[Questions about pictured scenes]

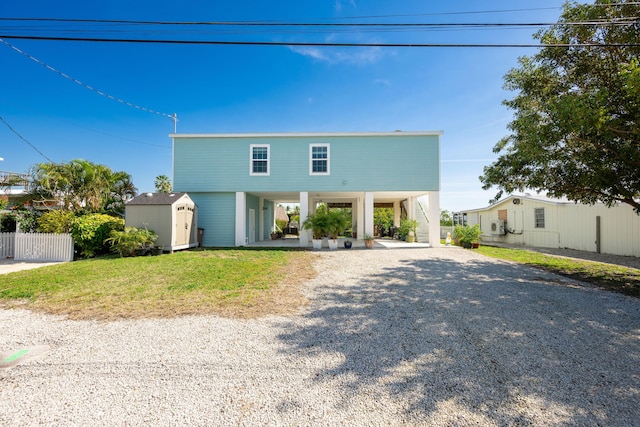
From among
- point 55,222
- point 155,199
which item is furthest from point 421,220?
point 55,222

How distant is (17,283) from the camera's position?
609 cm

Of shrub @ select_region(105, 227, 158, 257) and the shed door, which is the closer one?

Set task: Return every row above word for word, leaving out the pictures.

Completed task:
From among
- point 55,222
- point 155,199
which item is furthest from point 421,220?
point 55,222

How distant is (17,283) from the camera's position?
609 cm

Of shrub @ select_region(105, 227, 158, 257) and the shed door, which is the closer one?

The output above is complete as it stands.